What exactly is a ‘potager’?

Jennifer Bartley Potager Above: Photograph by Jennifer Bartley.

Potager (pronounced: poe-ta-jay) is French for kitchen garden. The word literally means “for the soup pot.” “It’s a seasonal garden where fruits, herbs, greens, and vegetables are grown in a beautiful way,” says Jennifer. Well, who wouldn’t want that? And, according to Jennifer, “The French always understood the connection between what was growing in the garden and what was served at the table.” Historically, the French jardin potager was always accessible to the chateau, and the owner could view the garden from the kitchen window. In England during the English landscape movement, estate owners, in contrast, didn’t want to see messy working kitchen gardens so they were hidden. Today’s potager can take on many variations and designs with no hard fast rules.

What are the elements of a potager?

Above: A potager should be near the house for easy access. Photograph by Andrea Filippone, from The Garden Designer Is In: A Deer-Proof Edible Garden, East Coast Edition.

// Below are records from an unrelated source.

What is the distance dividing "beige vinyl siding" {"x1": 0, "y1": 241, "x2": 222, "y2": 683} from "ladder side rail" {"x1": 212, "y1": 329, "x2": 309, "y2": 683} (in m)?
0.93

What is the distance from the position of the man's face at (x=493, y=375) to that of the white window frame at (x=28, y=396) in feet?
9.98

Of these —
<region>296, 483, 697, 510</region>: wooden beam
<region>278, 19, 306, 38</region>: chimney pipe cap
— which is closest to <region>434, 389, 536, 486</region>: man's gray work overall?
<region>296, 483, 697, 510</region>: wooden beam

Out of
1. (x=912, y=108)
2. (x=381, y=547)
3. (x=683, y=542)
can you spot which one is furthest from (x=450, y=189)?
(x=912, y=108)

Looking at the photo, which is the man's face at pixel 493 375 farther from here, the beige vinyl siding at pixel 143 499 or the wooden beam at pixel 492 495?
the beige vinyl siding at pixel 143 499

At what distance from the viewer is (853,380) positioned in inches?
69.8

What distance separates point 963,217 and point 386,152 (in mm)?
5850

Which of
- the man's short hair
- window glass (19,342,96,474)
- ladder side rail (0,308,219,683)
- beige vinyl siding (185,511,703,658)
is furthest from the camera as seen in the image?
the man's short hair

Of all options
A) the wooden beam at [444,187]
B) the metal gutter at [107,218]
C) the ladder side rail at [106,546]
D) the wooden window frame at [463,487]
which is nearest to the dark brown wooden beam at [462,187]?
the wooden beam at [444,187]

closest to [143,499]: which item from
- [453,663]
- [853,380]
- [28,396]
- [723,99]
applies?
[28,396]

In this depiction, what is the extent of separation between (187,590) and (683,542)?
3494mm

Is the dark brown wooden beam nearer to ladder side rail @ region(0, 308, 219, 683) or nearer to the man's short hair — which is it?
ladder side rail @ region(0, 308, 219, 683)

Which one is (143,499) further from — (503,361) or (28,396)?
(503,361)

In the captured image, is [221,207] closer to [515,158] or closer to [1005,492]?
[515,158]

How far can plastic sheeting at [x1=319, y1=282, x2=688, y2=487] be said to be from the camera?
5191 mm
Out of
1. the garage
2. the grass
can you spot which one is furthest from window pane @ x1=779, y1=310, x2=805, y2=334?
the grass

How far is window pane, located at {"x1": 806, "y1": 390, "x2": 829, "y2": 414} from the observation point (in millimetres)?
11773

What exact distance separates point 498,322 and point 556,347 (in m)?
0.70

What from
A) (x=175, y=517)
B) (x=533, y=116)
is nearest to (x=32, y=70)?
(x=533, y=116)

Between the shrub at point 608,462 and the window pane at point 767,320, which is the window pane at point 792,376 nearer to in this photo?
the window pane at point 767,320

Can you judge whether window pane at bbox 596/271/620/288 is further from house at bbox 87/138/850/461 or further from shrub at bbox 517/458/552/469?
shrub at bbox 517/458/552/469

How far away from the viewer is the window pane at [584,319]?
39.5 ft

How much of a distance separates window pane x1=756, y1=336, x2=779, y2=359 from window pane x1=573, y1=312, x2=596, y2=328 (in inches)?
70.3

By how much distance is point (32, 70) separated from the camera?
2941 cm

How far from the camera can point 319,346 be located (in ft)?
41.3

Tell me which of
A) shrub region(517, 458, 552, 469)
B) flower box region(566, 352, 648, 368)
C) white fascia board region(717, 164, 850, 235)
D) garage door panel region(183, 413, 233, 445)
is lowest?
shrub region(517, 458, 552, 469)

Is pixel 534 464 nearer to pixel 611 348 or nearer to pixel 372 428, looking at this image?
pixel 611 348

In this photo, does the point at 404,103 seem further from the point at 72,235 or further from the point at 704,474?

“I think most often people create a row of raised beds and call that a potager,” says Jennifer. “These gardens historically were paradise gardens, they were an oasis.” For a truly successful potager that feels like the gardens of old, here are Jennifer’s guidelines:

  1. Be a destination in itself. A place on your property where you arrive, shut the gate, and leave your troubles behind.
  2. Have some sort of enclosure whether it’s a wall, a fence or a strategically placed flowering shrub.
  3. Plant the potager near the kitchen or entrance to the house. In a prominent place to be seen and enjoyed daily.
  4. Plant as if you were creating a painting with edibles.

Any benefits of a potager?

Above: Expert mingling of blooms and edibles, courtesy of Sarah Raven. Photograph by Jonathan Buckley, from Ask The Expert: Sarah Raven’s 10 Tips for a Kitchen Garden.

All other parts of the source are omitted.